Total RNA was extracted from stems of the cotton variety M153 using an RN40-EASYspin plant microRNA rapid extraction kit (Aidlab, Beijing, China) and reverse-transcribed into cDNA using EasyScript® One-Step gDNA Removal and cDNA Synthesis SuperMix (TransGen Biotech, Beijing, China). The full-length coding sequences of the GhPAL (GH_A04G0918) and Gh4CL (GH_A05G1439) genes were amplified with specific primers, GhPAL-F/R and Gh4CL-F/R, respectively. The purified PCR products were integrated into the pTRV2 vector with In Fusion enzymes (Vazyme, Nanjing, China) to generate the VIGS vectors pTRV2-GhPAL and pTRV2-Gh4CL, respectively, which were then transformed into the Agrobacterium tumefaciens strain GV3101 through electroporation. Agrobacterium suspensions harboring VIGS vectors were prepared and injected into cotton leaf according to previous reports [50]. When the pTRV2:GhCHLI-treated plants showed an obvious bleaching phenotype on their leaves, the stems of 10 pTRV2-GhPAL- and pTRV2-Gh4CL-treated plants were separately collected for lignin content determination and silence efficiency detection. The lignin content and deposition, stem puncture resistance, breaking resistance and bending resistance of VIGS-treated plants were determined using the methods mentioned above. Silence efficiency detection was conduced via qRT-PCR (quantitative real-time polymerase chain reaction), which was performed with GhPAL-F/R and Gh4CL-F/R as premiers, cDNA of M153 as a template and cotton GhNBQ7 as the internal reference. The qRT-PCR was conducted using the Power SYBR Green PCR Master Mixture (Roche, Basel, Switzerland) on a Roche Light Cycler 480 II system (Roche, Basel, Switzerland). Relative gene expression levels were calculated using the 2DDCt method. All primers used in this study are shown in Table S1.

4.8. Gene Expression Analysis

RNA was extracted from cotton stems and reverse-transcribed into cDNA as mentioned above. The expression levels of several differentially expressed genes between the two varieties were determined via qRT-PCR. The specific primers used in qRT-PCR are listed in Table S1. Cotton GhNBQ7 was used as the internal reference gene. The qRT-PCR assay and gene expression level calculation were conducted as mentioned above.

4.9. Statistical Data Analysis

SPSS 26.0 software was used for statistical analysis of the data. Regarding the results of the one-way analysis of variance (ANOVA) with Tukey’s multiple comparisons test, different letters indicate significant differences, with p < 0.05. Statistical analyses of the experimental groups including the controls were evaluated using a two-tailed Student’s t-test (**p < 0.01).

5. Conclusions

In summation, we combined morphological and physiological characteristics and transcriptomic analyses to compare the differences between lodging-resistant and lodging-susceptible cotton varieties. It was found that the contents of lignin, cellulose and soluble sugar were higher in the lodging-resistant variety M153 compared to the lodging-susceptible variety.
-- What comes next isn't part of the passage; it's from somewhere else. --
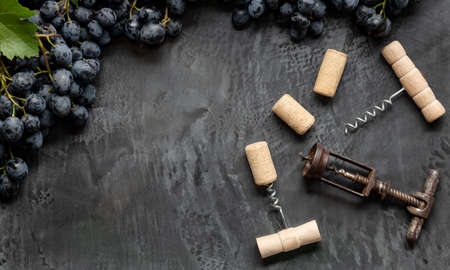 Many different corkscrews with open wine corks on dark concrete background in frame made of black grapes. Degustation winetasting of wines drink. Wine bar restaurant. Long web banner with copy space
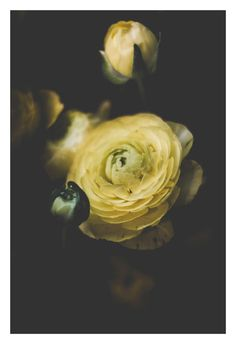 """Shop our original botanical photographs that make for unique wall art to compliment your home or office decor. They also make for a one-of-a-kind gift. You can find """"Ranunculus"""" (along with many other flowers) in our Etsy Shop currently offered in the following sizes: 5x7, 8x10, and 11x14."""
Moreover, the expression levels of genes related to lignin, cellulose and soluble sugar biosynthesis were significantly higher in M153 than M5330, which was consistent with the results of lignin, cellulose and soluble sugar content determination. These results suggest that lignin, cellulose and soluble sugar contents were positively correlated with the lodging resistance of cotton, and lignin, cellulose and soluble sugar biosynthesis-related genes can be used as potential targets for improving the lodging resistance of cotton. These findings provide a theoretical basis for the cultivation of cotton varieties with strong lodging resistance in the future.

Supplementary Materials

The following supporting information can be downloaded at: https://www.mdpi.com/article/10.3390/plants13243493/s1, Figure S1. Analysis of RNA-seq data reliability. Table S1. Primer sequences used in this study. Table S2. List of the phenylpropanoid pathway genes. Table S3. List of the photosynthesis pathway genes. Table S4. List of the starch and sucrose pathways genes. Table S5. List of the cellulose synthesis genes.

Author Contributions

Conceptualization, Y.W. and Y.L.; methodology, Y.W.; software, A.F.; validation, Y.W., A.F. and C.Z.; formal analysis, Y.W.; investigation, X.M. and X.Z.; resources, J.S.; data curation, Y.W.; writing—original draft preparation, Y.W. and Y.L.; writing—review and editing, Y.W., J.S. and Y.L.; visualization, Y.W.; supervision, Y.L.; project administration, Y.L.; funding acquisition, J.S. All authors have read and agreed to the published version of the manuscript.

Funding

This study was funded by the Natural Science Support Program Project of the Xinjiang Production and Construction Corps (2024DA027 and 2024DA017), Shihezi Science and Technology Plan Project (2024ZD03), and Shihezi University New Variety Cultivation Special Project (YZZX202306).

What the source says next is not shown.